I don’t recall that you addressed this point in your posts on post-publication peer review [for example, here and here — ed.]. Who would be allowed to post reviews of a paper? Anyone? Only researchers? Only experts?

Science is not a democracy. A study is not valid because a majority of people think it is. One correct assessment should trump ten incorrect assessments.

In other words, how do we qualify the tradeoff between “fewer, deeper reviews” and “many, shallower reviews”? When does the former work best? The latter?

I think everyone should be allowed to post reviews. But this does raise the question of what to do if trolls start to invade. I guess we can address this problem when we get that far. Right now, the problem seems to be not enough reviews, not too many.
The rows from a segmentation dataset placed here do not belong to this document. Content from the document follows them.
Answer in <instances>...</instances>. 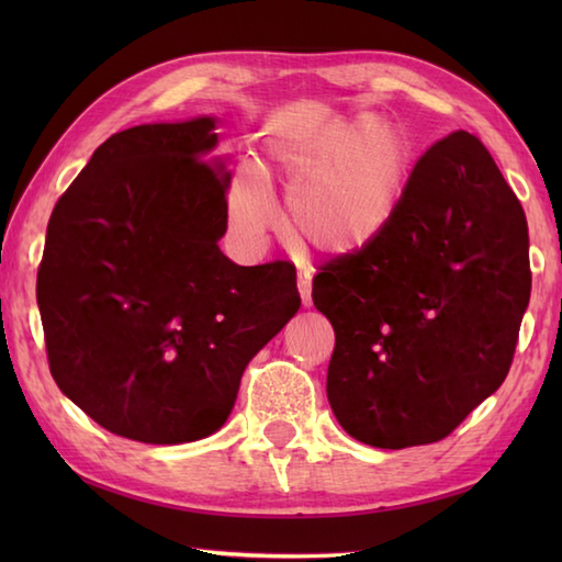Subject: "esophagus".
<instances>
[{
  "mask_svg": "<svg viewBox=\"0 0 562 562\" xmlns=\"http://www.w3.org/2000/svg\"><path fill=\"white\" fill-rule=\"evenodd\" d=\"M296 290H300L304 306L312 304V274L306 270H300V274H296Z\"/></svg>",
  "mask_w": 562,
  "mask_h": 562,
  "instance_id": "34e87169",
  "label": "esophagus"
}]
</instances>
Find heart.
Instances as JSON below:
<instances>
[{"instance_id":"1","label":"heart","mask_w":562,"mask_h":562,"mask_svg":"<svg viewBox=\"0 0 562 562\" xmlns=\"http://www.w3.org/2000/svg\"><path fill=\"white\" fill-rule=\"evenodd\" d=\"M403 130L367 115L280 154L288 171V222L321 254L345 256L372 244L396 212L411 169ZM229 224L248 248L278 226V207L260 166L238 169L226 200Z\"/></svg>"}]
</instances>
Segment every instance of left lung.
Listing matches in <instances>:
<instances>
[{
	"label": "left lung",
	"instance_id": "left-lung-1",
	"mask_svg": "<svg viewBox=\"0 0 562 562\" xmlns=\"http://www.w3.org/2000/svg\"><path fill=\"white\" fill-rule=\"evenodd\" d=\"M529 294L524 210L483 142L457 130L417 159L386 229L314 278L345 432L379 449L449 437L505 381Z\"/></svg>",
	"mask_w": 562,
	"mask_h": 562
}]
</instances>
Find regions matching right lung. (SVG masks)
Wrapping results in <instances>:
<instances>
[{
  "label": "right lung",
  "mask_w": 562,
  "mask_h": 562,
  "mask_svg": "<svg viewBox=\"0 0 562 562\" xmlns=\"http://www.w3.org/2000/svg\"><path fill=\"white\" fill-rule=\"evenodd\" d=\"M212 117L137 125L93 151L47 222L38 308L59 391L113 435L207 437L246 364L296 314L290 260L236 266Z\"/></svg>",
  "instance_id": "add662e5"
}]
</instances>
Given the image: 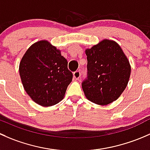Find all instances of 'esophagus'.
<instances>
[{
  "instance_id": "34e87169",
  "label": "esophagus",
  "mask_w": 150,
  "mask_h": 150,
  "mask_svg": "<svg viewBox=\"0 0 150 150\" xmlns=\"http://www.w3.org/2000/svg\"><path fill=\"white\" fill-rule=\"evenodd\" d=\"M80 77H81V73H80L79 71H75L74 73V78L75 79H79Z\"/></svg>"
}]
</instances>
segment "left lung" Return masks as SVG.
<instances>
[{
  "mask_svg": "<svg viewBox=\"0 0 150 150\" xmlns=\"http://www.w3.org/2000/svg\"><path fill=\"white\" fill-rule=\"evenodd\" d=\"M87 77L83 81L86 98L100 105H106L121 96L131 74L129 61L119 45L103 40L86 49Z\"/></svg>",
  "mask_w": 150,
  "mask_h": 150,
  "instance_id": "1",
  "label": "left lung"
}]
</instances>
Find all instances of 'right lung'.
<instances>
[{"label": "right lung", "mask_w": 150, "mask_h": 150, "mask_svg": "<svg viewBox=\"0 0 150 150\" xmlns=\"http://www.w3.org/2000/svg\"><path fill=\"white\" fill-rule=\"evenodd\" d=\"M19 74L29 96L44 107L59 103L73 78L67 60L46 40L29 47L20 62Z\"/></svg>", "instance_id": "add662e5"}]
</instances>
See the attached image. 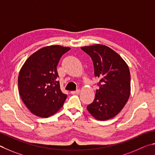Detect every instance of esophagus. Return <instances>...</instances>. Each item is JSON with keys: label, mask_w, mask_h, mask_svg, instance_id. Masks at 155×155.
Returning a JSON list of instances; mask_svg holds the SVG:
<instances>
[{"label": "esophagus", "mask_w": 155, "mask_h": 155, "mask_svg": "<svg viewBox=\"0 0 155 155\" xmlns=\"http://www.w3.org/2000/svg\"><path fill=\"white\" fill-rule=\"evenodd\" d=\"M80 92V89H78V90H76L75 91H71V94H78Z\"/></svg>", "instance_id": "esophagus-1"}]
</instances>
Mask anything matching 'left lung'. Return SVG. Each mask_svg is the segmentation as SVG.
I'll return each mask as SVG.
<instances>
[{"label": "left lung", "mask_w": 155, "mask_h": 155, "mask_svg": "<svg viewBox=\"0 0 155 155\" xmlns=\"http://www.w3.org/2000/svg\"><path fill=\"white\" fill-rule=\"evenodd\" d=\"M81 49L91 57L94 75L100 79L95 98L87 110L97 120H109L123 110L129 98V67L118 53L106 45L96 44Z\"/></svg>", "instance_id": "1"}]
</instances>
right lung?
<instances>
[{
	"mask_svg": "<svg viewBox=\"0 0 155 155\" xmlns=\"http://www.w3.org/2000/svg\"><path fill=\"white\" fill-rule=\"evenodd\" d=\"M58 45L46 46L30 56L18 75L21 99L39 117L48 118L61 109L67 99L62 93L56 67L61 56L70 50Z\"/></svg>",
	"mask_w": 155,
	"mask_h": 155,
	"instance_id": "obj_1",
	"label": "right lung"
}]
</instances>
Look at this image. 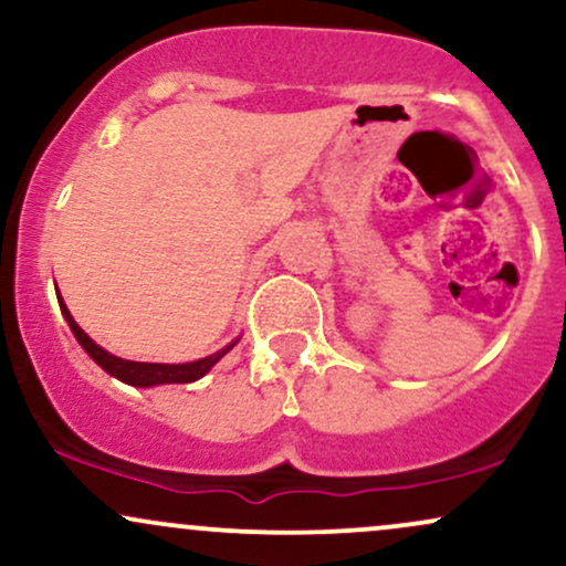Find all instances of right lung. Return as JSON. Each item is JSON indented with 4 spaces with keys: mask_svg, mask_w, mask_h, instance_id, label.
Instances as JSON below:
<instances>
[{
    "mask_svg": "<svg viewBox=\"0 0 566 566\" xmlns=\"http://www.w3.org/2000/svg\"><path fill=\"white\" fill-rule=\"evenodd\" d=\"M57 295V305H61V314L63 319L69 322L71 333H74L76 340H80V346L87 350L90 359L95 361L97 367L106 369L108 375L116 380L127 382V386H135V388H151V386H165V382H193L199 378H205L207 373H210L212 367L218 365L220 359H223L229 350L237 346V340H231L229 346H223L216 354L205 356V359H197V361H186V365H159V361H129V359H119V356L108 354L106 348H101L97 343L90 337L80 324L74 322V316H71V311L66 308V303H63L61 297V290H55Z\"/></svg>",
    "mask_w": 566,
    "mask_h": 566,
    "instance_id": "obj_1",
    "label": "right lung"
}]
</instances>
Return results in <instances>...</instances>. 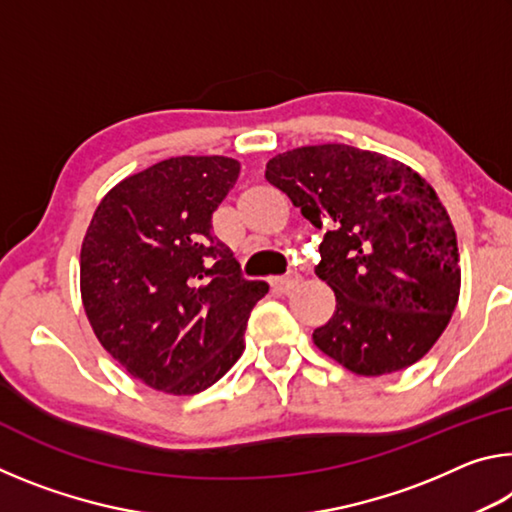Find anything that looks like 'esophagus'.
I'll return each mask as SVG.
<instances>
[{
	"mask_svg": "<svg viewBox=\"0 0 512 512\" xmlns=\"http://www.w3.org/2000/svg\"><path fill=\"white\" fill-rule=\"evenodd\" d=\"M298 280H300L298 275H284V277H275V280L271 282V287H273L275 291H280V293H287V291H291L293 287H296Z\"/></svg>",
	"mask_w": 512,
	"mask_h": 512,
	"instance_id": "obj_1",
	"label": "esophagus"
}]
</instances>
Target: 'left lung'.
<instances>
[{"label":"left lung","instance_id":"left-lung-1","mask_svg":"<svg viewBox=\"0 0 512 512\" xmlns=\"http://www.w3.org/2000/svg\"><path fill=\"white\" fill-rule=\"evenodd\" d=\"M264 176L325 230L316 275L332 287L336 309L314 329L318 348L363 377L420 361L461 291L454 225L427 180L348 144L280 153Z\"/></svg>","mask_w":512,"mask_h":512}]
</instances>
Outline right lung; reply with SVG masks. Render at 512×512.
<instances>
[{
	"mask_svg": "<svg viewBox=\"0 0 512 512\" xmlns=\"http://www.w3.org/2000/svg\"><path fill=\"white\" fill-rule=\"evenodd\" d=\"M239 178L223 155L153 164L110 189L81 248V296L99 343L155 391L194 395L241 357L264 282L241 277L212 237V214Z\"/></svg>",
	"mask_w": 512,
	"mask_h": 512,
	"instance_id": "1",
	"label": "right lung"
}]
</instances>
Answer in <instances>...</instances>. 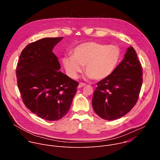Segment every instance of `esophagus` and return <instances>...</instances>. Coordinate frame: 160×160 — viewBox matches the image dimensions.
<instances>
[{
	"mask_svg": "<svg viewBox=\"0 0 160 160\" xmlns=\"http://www.w3.org/2000/svg\"><path fill=\"white\" fill-rule=\"evenodd\" d=\"M85 85V83H79L78 87V88H82V87H84Z\"/></svg>",
	"mask_w": 160,
	"mask_h": 160,
	"instance_id": "34e87169",
	"label": "esophagus"
}]
</instances>
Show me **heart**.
Returning <instances> with one entry per match:
<instances>
[{"instance_id":"1","label":"heart","mask_w":160,"mask_h":160,"mask_svg":"<svg viewBox=\"0 0 160 160\" xmlns=\"http://www.w3.org/2000/svg\"><path fill=\"white\" fill-rule=\"evenodd\" d=\"M120 58V50L116 45L89 42L78 45L72 55L64 56L62 64L67 75L72 78L78 77L84 65L87 78L100 80L112 73Z\"/></svg>"}]
</instances>
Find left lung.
Segmentation results:
<instances>
[{"mask_svg":"<svg viewBox=\"0 0 160 160\" xmlns=\"http://www.w3.org/2000/svg\"><path fill=\"white\" fill-rule=\"evenodd\" d=\"M142 80L141 64L130 46L112 73L97 83L92 101L95 112L107 120L125 116L138 101Z\"/></svg>","mask_w":160,"mask_h":160,"instance_id":"1","label":"left lung"}]
</instances>
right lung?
<instances>
[{
	"label": "right lung",
	"mask_w": 160,
	"mask_h": 160,
	"mask_svg": "<svg viewBox=\"0 0 160 160\" xmlns=\"http://www.w3.org/2000/svg\"><path fill=\"white\" fill-rule=\"evenodd\" d=\"M62 38H43L28 44L22 51L16 68L18 87L25 105L49 121L66 115L78 85L59 71L60 64L52 52Z\"/></svg>",
	"instance_id": "add662e5"
}]
</instances>
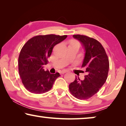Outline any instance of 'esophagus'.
Listing matches in <instances>:
<instances>
[{
  "label": "esophagus",
  "mask_w": 126,
  "mask_h": 126,
  "mask_svg": "<svg viewBox=\"0 0 126 126\" xmlns=\"http://www.w3.org/2000/svg\"><path fill=\"white\" fill-rule=\"evenodd\" d=\"M66 72H68V70H62V71L60 72V73L61 74V75H63V74H64L65 73H66Z\"/></svg>",
  "instance_id": "34e87169"
}]
</instances>
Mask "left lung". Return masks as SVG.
Returning <instances> with one entry per match:
<instances>
[{"mask_svg":"<svg viewBox=\"0 0 126 126\" xmlns=\"http://www.w3.org/2000/svg\"><path fill=\"white\" fill-rule=\"evenodd\" d=\"M80 41L85 50L82 68L87 75L84 80L76 77L69 88L72 95L80 100L88 99L94 95L104 85L109 70V60L101 44L96 39L82 35H73Z\"/></svg>","mask_w":126,"mask_h":126,"instance_id":"1","label":"left lung"}]
</instances>
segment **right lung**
Here are the masks:
<instances>
[{"mask_svg":"<svg viewBox=\"0 0 126 126\" xmlns=\"http://www.w3.org/2000/svg\"><path fill=\"white\" fill-rule=\"evenodd\" d=\"M67 35L49 34L32 38L24 45L18 58L19 73L24 87L29 92L41 94L50 90L59 73L45 71L53 47L66 38Z\"/></svg>","mask_w":126,"mask_h":126,"instance_id":"1","label":"right lung"}]
</instances>
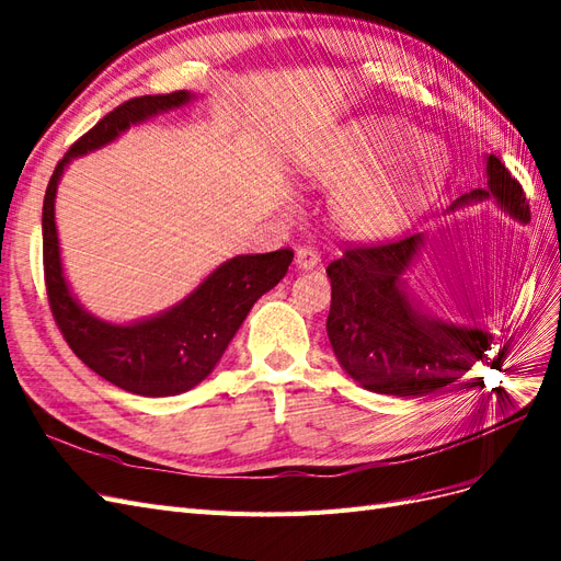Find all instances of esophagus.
Wrapping results in <instances>:
<instances>
[{
  "label": "esophagus",
  "instance_id": "esophagus-1",
  "mask_svg": "<svg viewBox=\"0 0 561 561\" xmlns=\"http://www.w3.org/2000/svg\"><path fill=\"white\" fill-rule=\"evenodd\" d=\"M320 264V255L316 253V250L311 248H299L297 250V266L304 268V272H308V268H313Z\"/></svg>",
  "mask_w": 561,
  "mask_h": 561
}]
</instances>
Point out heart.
<instances>
[{
  "instance_id": "obj_1",
  "label": "heart",
  "mask_w": 561,
  "mask_h": 561,
  "mask_svg": "<svg viewBox=\"0 0 561 561\" xmlns=\"http://www.w3.org/2000/svg\"><path fill=\"white\" fill-rule=\"evenodd\" d=\"M413 139L415 131L405 125L364 121L347 129L334 148L304 160L301 173L308 181L336 187L330 208L343 234L355 239L392 237L434 195L446 176V156L434 141L422 139L411 145Z\"/></svg>"
}]
</instances>
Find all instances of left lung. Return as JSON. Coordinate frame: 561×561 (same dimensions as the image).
Listing matches in <instances>:
<instances>
[{
    "mask_svg": "<svg viewBox=\"0 0 561 561\" xmlns=\"http://www.w3.org/2000/svg\"><path fill=\"white\" fill-rule=\"evenodd\" d=\"M485 167L488 185L457 197L448 210L494 199L506 216L527 225L531 216L523 185L496 156H488ZM422 248L424 234L355 245L327 266L332 280L327 336L343 371L369 392L432 394L461 378L492 345L488 311L473 308L471 322H453L409 293L405 274Z\"/></svg>",
    "mask_w": 561,
    "mask_h": 561,
    "instance_id": "obj_1",
    "label": "left lung"
}]
</instances>
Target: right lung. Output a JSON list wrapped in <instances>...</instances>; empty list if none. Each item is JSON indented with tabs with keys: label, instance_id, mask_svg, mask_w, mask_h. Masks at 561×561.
<instances>
[{
	"label": "right lung",
	"instance_id": "add662e5",
	"mask_svg": "<svg viewBox=\"0 0 561 561\" xmlns=\"http://www.w3.org/2000/svg\"><path fill=\"white\" fill-rule=\"evenodd\" d=\"M195 102L190 90L146 94L106 113L57 162L44 197V274L53 318L69 347L104 380L131 394L173 397L195 388L216 369L250 308L276 287L293 264V250L237 255L216 266L187 297L167 311L131 322L96 318L76 299L65 276L55 227L57 185L71 160L113 144L131 127Z\"/></svg>",
	"mask_w": 561,
	"mask_h": 561
}]
</instances>
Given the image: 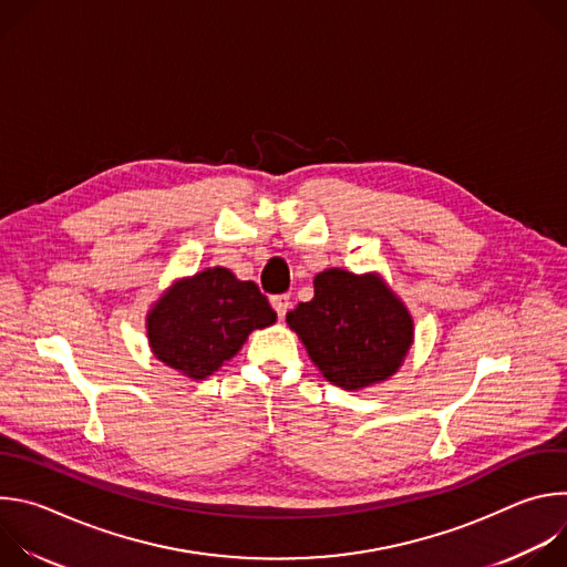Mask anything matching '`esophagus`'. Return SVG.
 Segmentation results:
<instances>
[{
  "label": "esophagus",
  "instance_id": "obj_1",
  "mask_svg": "<svg viewBox=\"0 0 567 567\" xmlns=\"http://www.w3.org/2000/svg\"><path fill=\"white\" fill-rule=\"evenodd\" d=\"M271 305H274V309H276V313H278V318L282 320L285 318V313L289 311V307H291V300H289V296H274L271 298Z\"/></svg>",
  "mask_w": 567,
  "mask_h": 567
}]
</instances>
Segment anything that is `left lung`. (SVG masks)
Wrapping results in <instances>:
<instances>
[{
    "instance_id": "left-lung-1",
    "label": "left lung",
    "mask_w": 567,
    "mask_h": 567,
    "mask_svg": "<svg viewBox=\"0 0 567 567\" xmlns=\"http://www.w3.org/2000/svg\"><path fill=\"white\" fill-rule=\"evenodd\" d=\"M289 328L330 383L361 390L390 379L413 346V318L379 274L326 269L313 298L287 313Z\"/></svg>"
}]
</instances>
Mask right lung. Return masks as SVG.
<instances>
[{
  "instance_id": "right-lung-1",
  "label": "right lung",
  "mask_w": 567,
  "mask_h": 567,
  "mask_svg": "<svg viewBox=\"0 0 567 567\" xmlns=\"http://www.w3.org/2000/svg\"><path fill=\"white\" fill-rule=\"evenodd\" d=\"M276 322L267 296L251 280L213 267L177 280L147 311L154 357L195 381L233 359L254 330Z\"/></svg>"
}]
</instances>
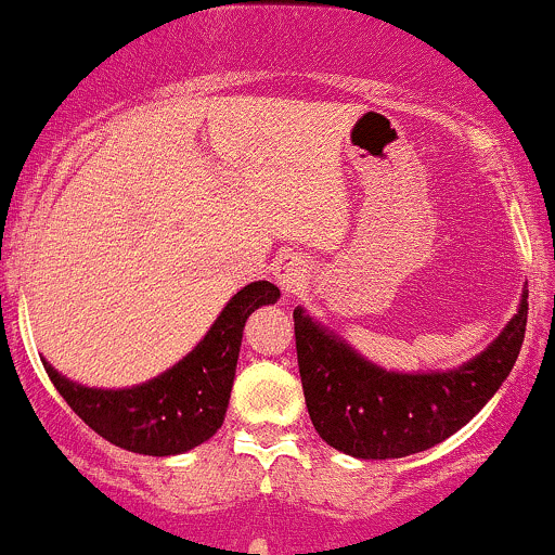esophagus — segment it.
<instances>
[{"label": "esophagus", "instance_id": "obj_1", "mask_svg": "<svg viewBox=\"0 0 555 555\" xmlns=\"http://www.w3.org/2000/svg\"><path fill=\"white\" fill-rule=\"evenodd\" d=\"M275 278L278 285L285 294H299L309 280V264L304 256L285 254L275 261Z\"/></svg>", "mask_w": 555, "mask_h": 555}]
</instances>
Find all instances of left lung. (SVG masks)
<instances>
[{"instance_id": "8db88e82", "label": "left lung", "mask_w": 555, "mask_h": 555, "mask_svg": "<svg viewBox=\"0 0 555 555\" xmlns=\"http://www.w3.org/2000/svg\"><path fill=\"white\" fill-rule=\"evenodd\" d=\"M527 291L518 312L474 360L452 371H384L294 309L296 357L309 418L336 450L362 461L404 457L444 442L490 402L521 351Z\"/></svg>"}]
</instances>
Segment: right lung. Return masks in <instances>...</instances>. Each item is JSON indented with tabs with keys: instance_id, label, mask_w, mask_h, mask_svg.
<instances>
[{
	"instance_id": "add662e5",
	"label": "right lung",
	"mask_w": 555,
	"mask_h": 555,
	"mask_svg": "<svg viewBox=\"0 0 555 555\" xmlns=\"http://www.w3.org/2000/svg\"><path fill=\"white\" fill-rule=\"evenodd\" d=\"M280 299L278 285L256 280L237 291L198 347L175 367L129 389H89L44 362L61 397L92 431L140 455H180L204 444L224 423L243 325L254 309Z\"/></svg>"
}]
</instances>
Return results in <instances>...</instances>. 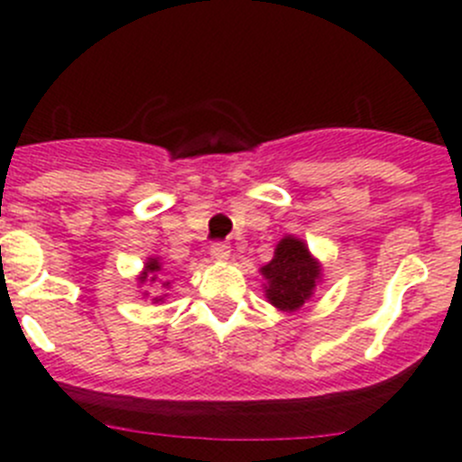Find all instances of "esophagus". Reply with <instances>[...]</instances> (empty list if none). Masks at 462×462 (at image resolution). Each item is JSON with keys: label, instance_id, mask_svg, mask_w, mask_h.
<instances>
[{"label": "esophagus", "instance_id": "34e87169", "mask_svg": "<svg viewBox=\"0 0 462 462\" xmlns=\"http://www.w3.org/2000/svg\"><path fill=\"white\" fill-rule=\"evenodd\" d=\"M209 253H212L214 259L223 261L230 257V245L226 244V241H217V244H212V248H209Z\"/></svg>", "mask_w": 462, "mask_h": 462}]
</instances>
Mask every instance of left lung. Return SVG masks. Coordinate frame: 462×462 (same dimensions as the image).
<instances>
[{"label":"left lung","mask_w":462,"mask_h":462,"mask_svg":"<svg viewBox=\"0 0 462 462\" xmlns=\"http://www.w3.org/2000/svg\"><path fill=\"white\" fill-rule=\"evenodd\" d=\"M268 279L265 295L279 310H297L310 295L319 279V265L310 259L309 248L295 236L279 241L274 259L261 268Z\"/></svg>","instance_id":"1"}]
</instances>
  1. Andrew, wouldn’t you have some time to look at the recent paper ? It has generated much media and public attention, but the absolutely crucial statistical technique in the methodology section (how the authors define “cluster as meaningful and non-spurious”) is without references to statistical literature. It seems to me that the heuristic could identify “clusters” also in the situations without any cluster structure, e.g., for some unimodal multivariate data densities.

    • Andrew says:


      You can divide the population of humans into 1 cluster, or 7 billion, or any number in between! See for example here.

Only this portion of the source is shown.